Work required: The records below should be printed once more, exactly as they appear.

- - -

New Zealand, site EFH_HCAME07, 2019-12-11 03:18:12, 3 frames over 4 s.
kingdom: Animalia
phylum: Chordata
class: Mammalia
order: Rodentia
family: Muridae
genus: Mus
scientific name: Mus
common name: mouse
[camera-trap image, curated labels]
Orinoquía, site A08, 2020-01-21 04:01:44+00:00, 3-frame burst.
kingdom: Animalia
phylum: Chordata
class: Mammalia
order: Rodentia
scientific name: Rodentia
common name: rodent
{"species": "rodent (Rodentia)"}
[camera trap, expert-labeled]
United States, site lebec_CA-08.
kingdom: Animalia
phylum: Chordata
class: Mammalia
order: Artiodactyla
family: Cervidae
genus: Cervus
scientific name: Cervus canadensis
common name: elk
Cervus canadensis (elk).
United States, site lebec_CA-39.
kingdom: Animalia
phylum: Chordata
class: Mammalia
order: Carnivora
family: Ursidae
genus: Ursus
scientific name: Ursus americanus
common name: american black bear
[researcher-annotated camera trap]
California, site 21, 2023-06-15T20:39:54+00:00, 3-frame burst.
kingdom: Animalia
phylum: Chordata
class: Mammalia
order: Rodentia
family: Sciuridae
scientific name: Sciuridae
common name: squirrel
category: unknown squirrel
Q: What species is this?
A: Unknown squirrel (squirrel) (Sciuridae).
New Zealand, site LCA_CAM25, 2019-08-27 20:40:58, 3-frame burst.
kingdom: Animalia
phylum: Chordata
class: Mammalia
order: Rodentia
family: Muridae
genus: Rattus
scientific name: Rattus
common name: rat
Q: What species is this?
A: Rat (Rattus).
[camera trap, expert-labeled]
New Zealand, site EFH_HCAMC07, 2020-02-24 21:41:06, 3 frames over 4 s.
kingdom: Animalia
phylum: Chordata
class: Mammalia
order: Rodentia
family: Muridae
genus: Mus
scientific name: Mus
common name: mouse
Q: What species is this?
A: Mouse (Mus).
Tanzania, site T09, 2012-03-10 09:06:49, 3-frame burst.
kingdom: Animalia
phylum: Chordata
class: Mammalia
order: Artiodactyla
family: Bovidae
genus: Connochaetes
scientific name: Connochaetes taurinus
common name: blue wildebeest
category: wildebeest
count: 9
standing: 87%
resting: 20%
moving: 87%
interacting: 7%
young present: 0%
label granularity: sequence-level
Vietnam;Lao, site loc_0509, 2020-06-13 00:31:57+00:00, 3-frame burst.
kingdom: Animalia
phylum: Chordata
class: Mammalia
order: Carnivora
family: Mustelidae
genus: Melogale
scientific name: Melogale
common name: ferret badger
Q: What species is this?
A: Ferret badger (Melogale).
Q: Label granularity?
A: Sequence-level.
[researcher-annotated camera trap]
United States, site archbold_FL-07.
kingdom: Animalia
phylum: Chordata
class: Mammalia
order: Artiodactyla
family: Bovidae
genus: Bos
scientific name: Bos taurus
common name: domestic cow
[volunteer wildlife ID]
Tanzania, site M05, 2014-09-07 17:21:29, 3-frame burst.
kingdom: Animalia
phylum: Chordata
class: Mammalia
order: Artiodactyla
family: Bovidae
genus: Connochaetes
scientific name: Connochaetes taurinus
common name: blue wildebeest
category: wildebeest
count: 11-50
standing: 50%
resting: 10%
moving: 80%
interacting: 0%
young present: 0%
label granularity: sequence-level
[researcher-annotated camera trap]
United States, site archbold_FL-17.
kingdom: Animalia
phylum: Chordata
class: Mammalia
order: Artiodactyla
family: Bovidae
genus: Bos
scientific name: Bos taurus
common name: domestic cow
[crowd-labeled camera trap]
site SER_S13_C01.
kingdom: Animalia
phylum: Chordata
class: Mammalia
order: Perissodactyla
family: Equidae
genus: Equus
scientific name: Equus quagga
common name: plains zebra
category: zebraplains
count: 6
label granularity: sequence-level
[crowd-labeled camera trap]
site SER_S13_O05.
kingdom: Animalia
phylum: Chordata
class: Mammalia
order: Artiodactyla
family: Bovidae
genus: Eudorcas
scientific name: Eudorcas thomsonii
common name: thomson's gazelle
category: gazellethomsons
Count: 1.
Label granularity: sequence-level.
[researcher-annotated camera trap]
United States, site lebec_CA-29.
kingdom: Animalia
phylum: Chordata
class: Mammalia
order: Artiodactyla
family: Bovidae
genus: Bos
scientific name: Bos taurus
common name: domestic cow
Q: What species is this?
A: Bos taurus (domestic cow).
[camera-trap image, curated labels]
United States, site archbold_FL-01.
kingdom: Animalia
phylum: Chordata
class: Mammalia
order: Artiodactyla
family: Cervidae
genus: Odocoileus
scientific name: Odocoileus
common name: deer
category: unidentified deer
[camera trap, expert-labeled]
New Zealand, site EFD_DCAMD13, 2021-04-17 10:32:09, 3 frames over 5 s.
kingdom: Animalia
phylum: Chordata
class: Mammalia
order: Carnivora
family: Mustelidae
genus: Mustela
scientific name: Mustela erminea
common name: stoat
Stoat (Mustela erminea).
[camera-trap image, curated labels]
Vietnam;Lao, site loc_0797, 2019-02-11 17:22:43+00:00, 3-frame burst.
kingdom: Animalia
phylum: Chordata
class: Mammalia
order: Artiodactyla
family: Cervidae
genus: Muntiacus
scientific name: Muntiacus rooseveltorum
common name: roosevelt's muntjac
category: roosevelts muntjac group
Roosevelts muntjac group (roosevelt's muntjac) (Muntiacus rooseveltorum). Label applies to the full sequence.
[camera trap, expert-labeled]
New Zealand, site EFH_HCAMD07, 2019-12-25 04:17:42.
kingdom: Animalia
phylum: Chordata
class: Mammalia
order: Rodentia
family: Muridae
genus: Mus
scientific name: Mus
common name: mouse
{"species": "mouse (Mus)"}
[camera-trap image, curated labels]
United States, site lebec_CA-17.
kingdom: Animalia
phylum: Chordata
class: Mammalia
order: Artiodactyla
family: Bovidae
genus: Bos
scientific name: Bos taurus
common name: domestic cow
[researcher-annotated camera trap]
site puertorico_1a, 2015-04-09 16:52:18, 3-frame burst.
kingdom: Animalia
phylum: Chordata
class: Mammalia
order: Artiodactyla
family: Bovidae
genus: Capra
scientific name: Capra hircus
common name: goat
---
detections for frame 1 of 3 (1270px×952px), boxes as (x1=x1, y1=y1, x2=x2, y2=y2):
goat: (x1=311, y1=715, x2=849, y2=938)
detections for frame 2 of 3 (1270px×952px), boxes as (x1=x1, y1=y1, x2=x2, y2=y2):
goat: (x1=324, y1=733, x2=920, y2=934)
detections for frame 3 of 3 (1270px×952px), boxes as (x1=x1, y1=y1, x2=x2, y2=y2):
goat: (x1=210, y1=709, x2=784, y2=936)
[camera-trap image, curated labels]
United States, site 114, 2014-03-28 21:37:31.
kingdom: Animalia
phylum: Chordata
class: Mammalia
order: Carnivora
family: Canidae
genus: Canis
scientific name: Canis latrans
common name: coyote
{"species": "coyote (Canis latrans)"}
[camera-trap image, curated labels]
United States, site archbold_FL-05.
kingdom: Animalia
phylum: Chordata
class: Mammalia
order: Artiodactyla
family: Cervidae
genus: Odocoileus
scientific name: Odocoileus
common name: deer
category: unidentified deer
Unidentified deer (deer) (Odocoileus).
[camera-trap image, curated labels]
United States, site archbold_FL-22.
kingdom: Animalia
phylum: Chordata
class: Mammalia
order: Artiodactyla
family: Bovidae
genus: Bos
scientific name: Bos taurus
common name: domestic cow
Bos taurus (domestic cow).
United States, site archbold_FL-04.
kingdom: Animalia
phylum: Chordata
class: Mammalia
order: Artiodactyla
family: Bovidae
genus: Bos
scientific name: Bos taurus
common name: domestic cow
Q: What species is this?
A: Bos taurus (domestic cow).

- - -

Problem solution:
New Zealand, site EFH_HCAME07, 2019-12-11 03:18:12, 3 frames over 4 s.
kingdom: Animalia
phylum: Chordata
class: Mammalia
order: Rodentia
family: Muridae
genus: Mus
scientific name: Mus
common name: mouse
[camera-trap image, curated labels]
Orinoquía, site A08, 2020-01-21 04:01:44+00:00, 3-frame burst.
kingdom: Animalia
phylum: Chordata
class: Mammalia
order: Rodentia
scientific name: Rodentia
common name: rodent
{"species": "rodent (Rodentia)"}
[camera trap, expert-labeled]
United States, site lebec_CA-08.
kingdom: Animalia
phylum: Chordata
class: Mammalia
order: Artiodactyla
family: Cervidae
genus: Cervus
scientific name: Cervus canadensis
common name: elk
Cervus canadensis (elk).
United States, site lebec_CA-39.
kingdom: Animalia
phylum: Chordata
class: Mammalia
order: Carnivora
family: Ursidae
genus: Ursus
scientific name: Ursus americanus
common name: american black bear
[researcher-annotated camera trap]
California, site 21, 2023-06-15T20:39:54+00:00, 3-frame burst.
kingdom: Animalia
phylum: Chordata
class: Mammalia
order: Rodentia
family: Sciuridae
scientific name: Sciuridae
common name: squirrel
category: unknown squirrel
Q: What species is this?
A: Unknown squirrel (squirrel) (Sciuridae).
New Zealand, site LCA_CAM25, 2019-08-27 20:40:58, 3-frame burst.
kingdom: Animalia
phylum: Chordata
class: Mammalia
order: Rodentia
family: Muridae
genus: Rattus
scientific name: Rattus
common name: rat
Q: What species is this?
A: Rat (Rattus).
[camera trap, expert-labeled]
New Zealand, site EFH_HCAMC07, 2020-02-24 21:41:06, 3 frames over 4 s.
kingdom: Animalia
phylum: Chordata
class: Mammalia
order: Rodentia
family: Muridae
genus: Mus
scientific name: Mus
common name: mouse
Q: What species is this?
A: Mouse (Mus).
Tanzania, site T09, 2012-03-10 09:06:49, 3-frame burst.
kingdom: Animalia
phylum: Chordata
class: Mammalia
order: Artiodactyla
family: Bovidae
genus: Connochaetes
scientific name: Connochaetes taurinus
common name: blue wildebeest
category: wildebeest
count: 9
standing: 87%
resting: 20%
moving: 87%
interacting: 7%
young present: 0%
label granularity: sequence-level
Vietnam;Lao, site loc_0509, 2020-06-13 00:31:57+00:00, 3-frame burst.
kingdom: Animalia
phylum: Chordata
class: Mammalia
order: Carnivora
family: Mustelidae
genus: Melogale
scientific name: Melogale
common name: ferret badger
Q: What species is this?
A: Ferret badger (Melogale).
Q: Label granularity?
A: Sequence-level.
[researcher-annotated camera trap]
United States, site archbold_FL-07.
kingdom: Animalia
phylum: Chordata
class: Mammalia
order: Artiodactyla
family: Bovidae
genus: Bos
scientific name: Bos taurus
common name: domestic cow
[volunteer wildlife ID]
Tanzania, site M05, 2014-09-07 17:21:29, 3-frame burst.
kingdom: Animalia
phylum: Chordata
class: Mammalia
order: Artiodactyla
family: Bovidae
genus: Connochaetes
scientific name: Connochaetes taurinus
common name: blue wildebeest
category: wildebeest
count: 11-50
standing: 50%
resting: 10%
moving: 80%
interacting: 0%
young present: 0%
label granularity: sequence-level
[researcher-annotated camera trap]
United States, site archbold_FL-17.
kingdom: Animalia
phylum: Chordata
class: Mammalia
order: Artiodactyla
family: Bovidae
genus: Bos
scientific name: Bos taurus
common name: domestic cow
[crowd-labeled camera trap]
site SER_S13_C01.
kingdom: Animalia
phylum: Chordata
class: Mammalia
order: Perissodactyla
family: Equidae
genus: Equus
scientific name: Equus quagga
common name: plains zebra
category: zebraplains
count: 6
label granularity: sequence-level
[crowd-labeled camera trap]
site SER_S13_O05.
kingdom: Animalia
phylum: Chordata
class: Mammalia
order: Artiodactyla
family: Bovidae
genus: Eudorcas
scientific name: Eudorcas thomsonii
common name: thomson's gazelle
category: gazellethomsons
Count: 1.
Label granularity: sequence-level.
[researcher-annotated camera trap]
United States, site lebec_CA-29.
kingdom: Animalia
phylum: Chordata
class: Mammalia
order: Artiodactyla
family: Bovidae
genus: Bos
scientific name: Bos taurus
common name: domestic cow
Q: What species is this?
A: Bos taurus (domestic cow).
[camera-trap image, curated labels]
United States, site archbold_FL-01.
kingdom: Animalia
phylum: Chordata
class: Mammalia
order: Artiodactyla
family: Cervidae
genus: Odocoileus
scientific name: Odocoileus
common name: deer
category: unidentified deer
[camera trap, expert-labeled]
New Zealand, site EFD_DCAMD13, 2021-04-17 10:32:09, 3 frames over 5 s.
kingdom: Animalia
phylum: Chordata
class: Mammalia
order: Carnivora
family: Mustelidae
genus: Mustela
scientific name: Mustela erminea
common name: stoat
Stoat (Mustela erminea).
[camera-trap image, curated labels]
Vietnam;Lao, site loc_0797, 2019-02-11 17:22:43+00:00, 3-frame burst.
kingdom: Animalia
phylum: Chordata
class: Mammalia
order: Artiodactyla
family: Cervidae
genus: Muntiacus
scientific name: Muntiacus rooseveltorum
common name: roosevelt's muntjac
category: roosevelts muntjac group
Roosevelts muntjac group (roosevelt's muntjac) (Muntiacus rooseveltorum). Label applies to the full sequence.
[camera trap, expert-labeled]
New Zealand, site EFH_HCAMD07, 2019-12-25 04:17:42.
kingdom: Animalia
phylum: Chordata
class: Mammalia
order: Rodentia
family: Muridae
genus: Mus
scientific name: Mus
common name: mouse
{"species": "mouse (Mus)"}
[camera-trap image, curated labels]
United States, site lebec_CA-17.
kingdom: Animalia
phylum: Chordata
class: Mammalia
order: Artiodactyla
family: Bovidae
genus: Bos
scientific name: Bos taurus
common name: domestic cow
[researcher-annotated camera trap]
site puertorico_1a, 2015-04-09 16:52:18, 3-frame burst.
kingdom: Animalia
phylum: Chordata
class: Mammalia
order: Artiodactyla
family: Bovidae
genus: Capra
scientific name: Capra hircus
common name: goat
---
detections for frame 1 of 3 (1270px×952px), boxes as (x1=x1, y1=y1, x2=x2, y2=y2):
goat: (x1=311, y1=715, x2=849, y2=938)
detections for frame 2 of 3 (1270px×952px), boxes as (x1=x1, y1=y1, x2=x2, y2=y2):
goat: (x1=324, y1=733, x2=920, y2=934)
detections for frame 3 of 3 (1270px×952px), boxes as (x1=x1, y1=y1, x2=x2, y2=y2):
goat: (x1=210, y1=709, x2=784, y2=936)
[camera-trap image, curated labels]
United States, site 114, 2014-03-28 21:37:31.
kingdom: Animalia
phylum: Chordata
class: Mammalia
order: Carnivora
family: Canidae
genus: Canis
scientific name: Canis latrans
common name: coyote
{"species": "coyote (Canis latrans)"}
[camera-trap image, curated labels]
United States, site archbold_FL-05.
kingdom: Animalia
phylum: Chordata
class: Mammalia
order: Artiodactyla
family: Cervidae
genus: Odocoileus
scientific name: Odocoileus
common name: deer
category: unidentified deer
Unidentified deer (deer) (Odocoileus).
[camera-trap image, curated labels]
United States, site archbold_FL-22.
kingdom: Animalia
phylum: Chordata
class: Mammalia
order: Artiodactyla
family: Bovidae
genus: Bos
scientific name: Bos taurus
common name: domestic cow
Bos taurus (domestic cow).
United States, site archbold_FL-04.
kingdom: Animalia
phylum: Chordata
class: Mammalia
order: Artiodactyla
family: Bovidae
genus: Bos
scientific name: Bos taurus
common name: domestic cow
Q: What species is this?
A: Bos taurus (domestic cow).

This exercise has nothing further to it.